Tasks to complete>
1. Decide whether each statement agrees with the game review. Answer yes or no for each, and quote the words from the review that settle it. (a) The evil campaign becomes available only after the good campaign is finished. (b) The archer can heal comrades. (c) The hero characters are basically stronger versions of the standard characters.
2. Translate this sentence from the game review into Spanish: "Each character class has some basic attacks that can be modified when you’ve gathered enough power."
3. Reproduce the stretch of the game review from "The mix comes" through "and single-player action.", substituting "huge" for "massive".

Excerpt provided>
....

Merging the two concepts seems like a great idea, which prompted Pandemic and Electronic Arts to give us the T-rated "The Lord of the Rings: Conquest."

The mix comes off pretty well in the areas where "Battlefront" shined — massive co-op battles — but doesn’t stand up as well where the old "Rings" games were strong — interesting characters and single-player action.

"Conquest" lets you play a single-player campaign, split-screen co-op, split-screen head-to-head or online. Although you can play on either the good or the evil side in any of these modes, you’ll have to finish the good fight before you unleash your nastier impulses in the evil campaign.

Whether you play as good or evil, you can fight as one of four character types. The warrior wields a sword that can burst into flame to cause extra damage. The archer can opt for poisoned or flaming arrows. The mage can hurl lightning bolts or flames or heal comrades. And the scout can cloak himself and make some nifty maneuvers with his blade or hurl a satchel charge. And if that’s not enough, you can fire a catapult or ballista or climb on to a gigantic Oliphaunt or Ent and pound your foes into dust. When you’ve met certain criteria in a battle, you can also spawn as a hero, such as Aragorn, Legolas or Saruman — but these are basically pumped-up versions of the standard characters.

The game play isn’t exactly deep. Each character class has some basic attacks that can be modified when you’ve gathered enough power. There are also a few combos available. However, you’ll spend a lot of your time simply mashing buttons, especially if you lean toward the warrior class. It can get a little too repetitive when you’re facing only computer-controlled foes.

....

Provided material>

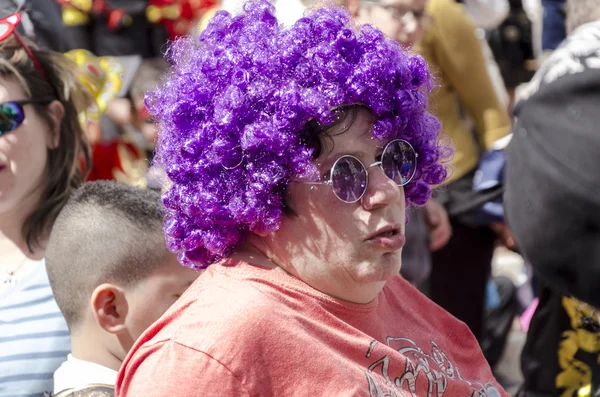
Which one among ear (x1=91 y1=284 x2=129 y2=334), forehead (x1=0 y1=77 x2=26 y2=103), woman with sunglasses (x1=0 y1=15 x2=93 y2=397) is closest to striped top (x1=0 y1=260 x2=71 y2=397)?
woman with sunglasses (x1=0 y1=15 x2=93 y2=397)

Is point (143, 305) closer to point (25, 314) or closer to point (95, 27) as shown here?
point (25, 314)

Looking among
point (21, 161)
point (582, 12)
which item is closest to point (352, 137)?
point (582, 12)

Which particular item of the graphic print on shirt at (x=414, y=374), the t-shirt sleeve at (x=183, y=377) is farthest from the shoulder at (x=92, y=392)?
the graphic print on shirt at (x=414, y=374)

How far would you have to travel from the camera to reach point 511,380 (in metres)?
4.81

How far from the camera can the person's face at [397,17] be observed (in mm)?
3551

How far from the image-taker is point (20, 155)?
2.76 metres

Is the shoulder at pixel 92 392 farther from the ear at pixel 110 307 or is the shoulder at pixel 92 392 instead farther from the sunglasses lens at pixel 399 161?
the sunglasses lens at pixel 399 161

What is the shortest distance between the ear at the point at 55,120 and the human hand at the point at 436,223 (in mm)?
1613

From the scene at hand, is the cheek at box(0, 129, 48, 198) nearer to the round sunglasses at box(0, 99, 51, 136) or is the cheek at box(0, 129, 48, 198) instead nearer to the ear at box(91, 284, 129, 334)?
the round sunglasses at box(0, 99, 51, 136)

....

Solutions for each task>
1.
(a) Yes: "you’ll have to finish the good fight before you unleash your nastier impulses in the evil campaign"
(b) No: "The archer can opt for poisoned or flaming arrows. The mage can hurl lightning bolts or flames or heal comrades."
(c) Yes: "these are basically pumped-up versions of the standard characters"

2. Cada clase de personaje tiene algunos ataques básicos que se pueden modificar cuando has reunido suficiente poder.

3.
The mix comes off pretty well in the areas where "Battlefront" shined — huge co-op battles — but doesn’t stand up as well where the old "Rings" games were strong — interesting characters and single-player action.